_Problem statement_
Each line of the records that includes "United" should be found and copied.

*** Block opens ***

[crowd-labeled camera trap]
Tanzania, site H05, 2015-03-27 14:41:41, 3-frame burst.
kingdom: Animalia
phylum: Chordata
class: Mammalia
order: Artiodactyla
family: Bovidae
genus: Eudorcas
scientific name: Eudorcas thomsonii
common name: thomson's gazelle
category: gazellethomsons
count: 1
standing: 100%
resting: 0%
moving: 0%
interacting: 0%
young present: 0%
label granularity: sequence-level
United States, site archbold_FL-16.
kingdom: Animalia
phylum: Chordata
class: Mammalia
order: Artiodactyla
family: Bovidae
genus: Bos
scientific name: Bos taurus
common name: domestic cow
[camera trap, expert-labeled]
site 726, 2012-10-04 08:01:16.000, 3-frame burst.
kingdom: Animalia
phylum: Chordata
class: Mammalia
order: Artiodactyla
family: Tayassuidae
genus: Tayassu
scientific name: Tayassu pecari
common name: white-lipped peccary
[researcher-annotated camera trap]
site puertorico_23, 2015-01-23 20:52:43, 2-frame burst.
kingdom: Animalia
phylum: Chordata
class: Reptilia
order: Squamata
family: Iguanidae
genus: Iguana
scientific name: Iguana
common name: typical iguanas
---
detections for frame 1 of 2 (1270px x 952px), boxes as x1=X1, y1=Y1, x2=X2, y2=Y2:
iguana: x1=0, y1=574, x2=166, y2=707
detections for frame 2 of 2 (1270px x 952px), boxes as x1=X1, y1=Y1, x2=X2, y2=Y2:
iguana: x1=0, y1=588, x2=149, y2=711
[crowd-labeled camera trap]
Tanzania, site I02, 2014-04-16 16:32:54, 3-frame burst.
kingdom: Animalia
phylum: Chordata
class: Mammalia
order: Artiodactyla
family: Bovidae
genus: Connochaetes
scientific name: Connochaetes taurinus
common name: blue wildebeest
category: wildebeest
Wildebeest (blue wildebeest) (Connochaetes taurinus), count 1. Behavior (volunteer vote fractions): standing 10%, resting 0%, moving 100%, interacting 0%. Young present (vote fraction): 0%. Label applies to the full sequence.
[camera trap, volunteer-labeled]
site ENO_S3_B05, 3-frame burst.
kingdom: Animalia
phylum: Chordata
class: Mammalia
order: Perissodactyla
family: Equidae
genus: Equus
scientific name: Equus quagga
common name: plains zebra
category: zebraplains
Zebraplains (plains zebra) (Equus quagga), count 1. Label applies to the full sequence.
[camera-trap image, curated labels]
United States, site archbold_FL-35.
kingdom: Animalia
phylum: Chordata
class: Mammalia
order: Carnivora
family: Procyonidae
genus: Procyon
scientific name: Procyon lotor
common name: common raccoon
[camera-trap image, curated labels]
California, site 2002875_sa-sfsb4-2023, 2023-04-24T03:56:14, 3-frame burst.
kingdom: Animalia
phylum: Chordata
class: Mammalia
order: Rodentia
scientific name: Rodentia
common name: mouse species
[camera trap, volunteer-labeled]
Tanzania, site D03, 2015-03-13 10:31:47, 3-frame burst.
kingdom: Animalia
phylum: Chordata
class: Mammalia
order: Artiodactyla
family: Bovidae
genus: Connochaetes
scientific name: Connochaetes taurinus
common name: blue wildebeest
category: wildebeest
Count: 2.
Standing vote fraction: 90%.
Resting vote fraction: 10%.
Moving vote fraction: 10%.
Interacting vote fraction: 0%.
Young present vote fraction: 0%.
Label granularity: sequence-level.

*** Block closes ***

_Solution to this exercise_
United States, site archbold_FL-16.
United States, site archbold_FL-35.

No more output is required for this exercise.